The crux of the report is this:
1. Most workplace injuries in Alberta are not reported. For example, 69% of respondents who experienced a disabling injury did not report it to the WCB. This suggests Alberta’s injury statistics are skewed radically low.
For example, in 2016, Alberta reported 44,543 serious (disabling) injuries. Our study suggests that true number is ~170,700. Overall, it is likely there are over 400,000 workplace injuries in Alberta each year.
2. Most employers violate Alberta’s safety laws. Only half had hazard assessments (which identify hazards and set out controls). Less than half involved workers in hazard identification. Only 59% told their workers about hazards and how to control them.
3. Many workers are scared to exercise their health and safety rights. Between 10 and 23% of workers feared negative consequences if they exercised their rights—such as asking for safety information or refusing unsafe work. In workplaces where workers are routinely exposed to many dangers (i.e., the workplaces where workers get hurt the most), fears levels were up to four times higher.

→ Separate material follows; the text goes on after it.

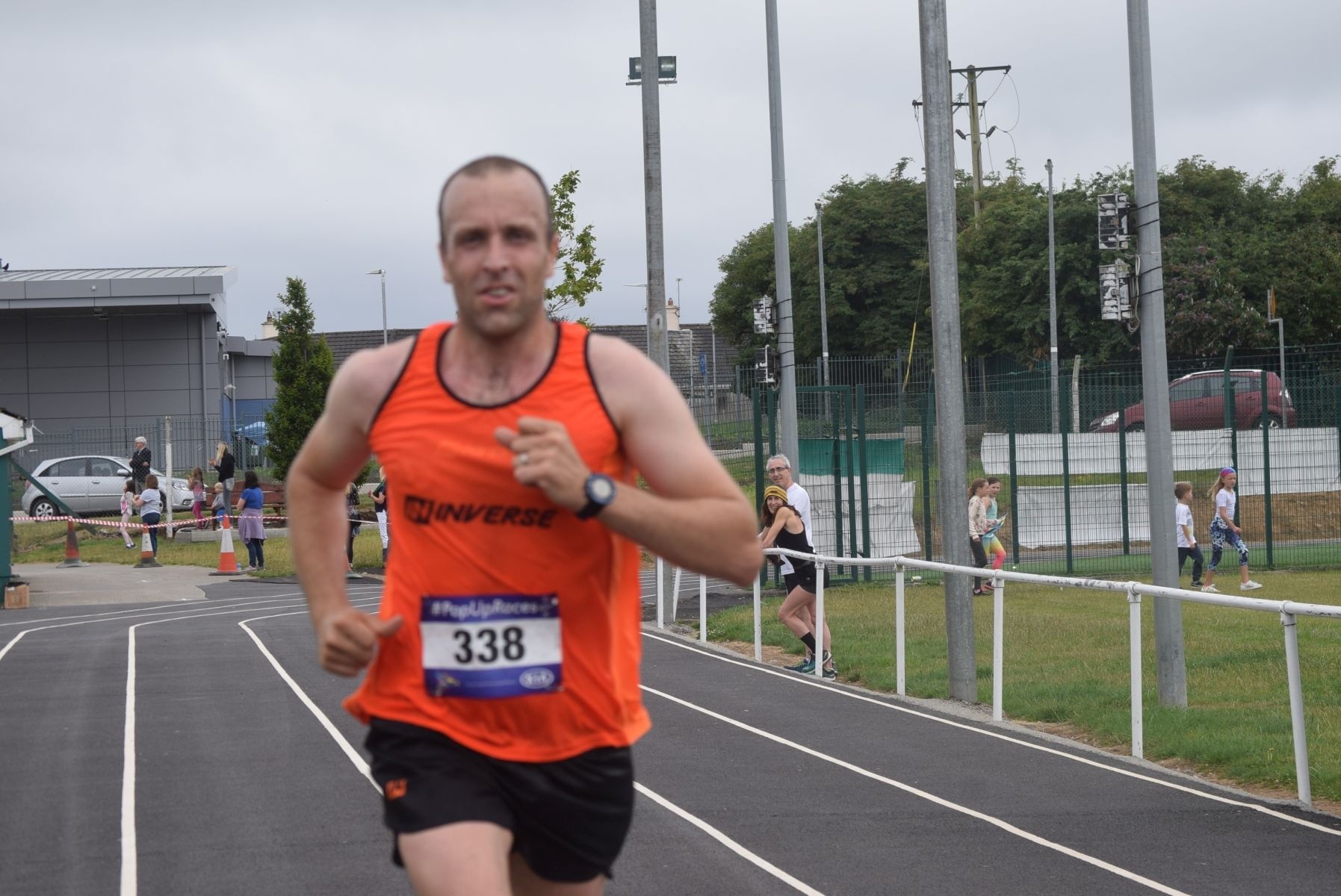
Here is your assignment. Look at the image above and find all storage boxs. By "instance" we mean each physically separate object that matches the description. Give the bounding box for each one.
[4,585,29,609]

This suggests that there is a fundamental problem with the internal responsibility system that underlies workplace safety in Alberta. Employers often don’t hold up their end of the bargain (controlling hazards). Workers are fearful of exercising their safety rights. And government enforcement is virtually non-existent. This creates a vicious circle that helps explain high injury rates.
While Alberta did make significant changes to its health and safety legislation, legislative change alone will not be sufficient to alter the behaviour of employers. The report makes 13 recommendations that should make workplace safer.